As yet Mabel cared nothing for John Jr., nor even suspected his mother’s object in detaining her as a guest. So when ’Lena was proposed as a substitute she seemed equally well pleased, and the young man, as he walked off to order the ponies, mentally termed himself a bear for his rudeness; “for after all,” thought he, “it’s mother who has designs upon me, not Mabel. She isn’t to blame.”
This opinion once satisfactorily settled, it was strange how soon John Jr. began to be sociable with Mabel, finding her much more agreeable than he had at first supposed, and even acknowledging to ’Lena that “she was a good deal of a girl, after all, were it not for her everlasting headaches and the smell of medicine,” which he declared she always carried about with her.
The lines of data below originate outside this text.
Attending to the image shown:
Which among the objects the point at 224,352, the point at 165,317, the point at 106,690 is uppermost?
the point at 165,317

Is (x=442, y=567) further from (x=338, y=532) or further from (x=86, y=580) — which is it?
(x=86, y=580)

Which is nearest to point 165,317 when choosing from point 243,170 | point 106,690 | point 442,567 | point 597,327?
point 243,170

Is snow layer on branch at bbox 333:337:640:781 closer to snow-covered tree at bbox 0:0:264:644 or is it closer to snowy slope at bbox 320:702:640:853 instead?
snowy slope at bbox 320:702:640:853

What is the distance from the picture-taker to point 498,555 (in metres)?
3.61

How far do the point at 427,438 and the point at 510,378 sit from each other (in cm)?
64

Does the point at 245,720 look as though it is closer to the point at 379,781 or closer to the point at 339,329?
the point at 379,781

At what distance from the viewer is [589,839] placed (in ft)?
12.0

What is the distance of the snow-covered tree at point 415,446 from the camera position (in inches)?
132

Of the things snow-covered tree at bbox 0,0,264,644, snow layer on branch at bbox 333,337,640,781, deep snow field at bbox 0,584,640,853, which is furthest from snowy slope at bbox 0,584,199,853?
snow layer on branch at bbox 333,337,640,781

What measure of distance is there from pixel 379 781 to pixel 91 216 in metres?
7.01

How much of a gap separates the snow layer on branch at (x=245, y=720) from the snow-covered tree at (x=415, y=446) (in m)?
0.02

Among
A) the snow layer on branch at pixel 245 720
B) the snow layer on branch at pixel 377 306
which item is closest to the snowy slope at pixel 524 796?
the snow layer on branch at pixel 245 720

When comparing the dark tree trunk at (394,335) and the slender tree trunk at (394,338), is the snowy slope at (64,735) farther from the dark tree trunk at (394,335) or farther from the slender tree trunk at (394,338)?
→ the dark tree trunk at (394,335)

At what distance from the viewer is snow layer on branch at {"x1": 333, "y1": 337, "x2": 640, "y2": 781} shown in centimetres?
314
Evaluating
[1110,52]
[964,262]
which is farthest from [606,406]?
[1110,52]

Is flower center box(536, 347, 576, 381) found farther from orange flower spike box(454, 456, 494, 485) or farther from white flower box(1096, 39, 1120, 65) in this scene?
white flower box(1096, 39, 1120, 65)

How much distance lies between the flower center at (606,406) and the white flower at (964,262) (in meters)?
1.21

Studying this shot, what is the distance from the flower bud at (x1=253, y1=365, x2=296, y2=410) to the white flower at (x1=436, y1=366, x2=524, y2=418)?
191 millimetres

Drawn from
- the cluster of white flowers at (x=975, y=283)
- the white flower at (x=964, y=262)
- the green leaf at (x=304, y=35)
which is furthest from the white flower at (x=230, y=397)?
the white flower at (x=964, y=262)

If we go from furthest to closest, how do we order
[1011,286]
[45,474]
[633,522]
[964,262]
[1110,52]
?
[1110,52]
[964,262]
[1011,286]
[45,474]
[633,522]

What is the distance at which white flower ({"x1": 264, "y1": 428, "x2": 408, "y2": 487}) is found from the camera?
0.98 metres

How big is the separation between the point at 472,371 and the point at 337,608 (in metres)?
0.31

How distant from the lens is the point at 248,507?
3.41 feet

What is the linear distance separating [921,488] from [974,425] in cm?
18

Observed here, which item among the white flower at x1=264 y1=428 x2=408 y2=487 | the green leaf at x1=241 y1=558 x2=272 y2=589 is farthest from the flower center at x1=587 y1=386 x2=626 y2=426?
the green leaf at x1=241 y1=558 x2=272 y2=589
“Hush-sh,” said ’Lena—“you shan’t talk so, for she is sick a great deal, and she does not feign it, either.”
“Perhaps not,” returned John Jr., “but she can at least keep her miserable feelings to herself. Nobody wants to know how many times she’s been blistered and bled!”
Still John Jr. acknowledged that there were somethings in Mabel which he liked, for no one could live long with her and not admire her gentleness and uncommon sweetness of disposition, which manifested itself in numerous little acts of kindness to those around her. Never before in her life had she been so constantly associated with a young gentleman, and as she was quite susceptible, it is hardly more than natural that erelong thoughts of John Jr. mingled in both her sleeping and waking dreams. She could not understand him, but the more his changeful moods puzzled her, the more she felt interested in him, and her eyes would alternately sparkle at a kind word from him, or fill with tears at the abruptness of his speeches; while he seemed to take special delight in seeing how easily he could move her from one extreme to the other.
Silently Mrs. Livingstone looked on, carefully noting each change, and warily calculating its result. Not once since Mabel became an inmate of her family had she mentioned her to her son, for she deemed it best to wait, and let matters take their course. But at last, anxious to know his real opinion, she determined to sound him. Accordingly, one day when they were alone, she spoke of Mabel, asking him if he did not think she improved upon acquaintance, at the same time enumerating her many excellent qualities, and saying that whoever married her would get a prize, to say nothing of a fortune.
Quickly comprehending the drift of her remarks, John Jr. replied, “I dare say, and whoever wishes for both prize and fortune, is welcome to them for all me.”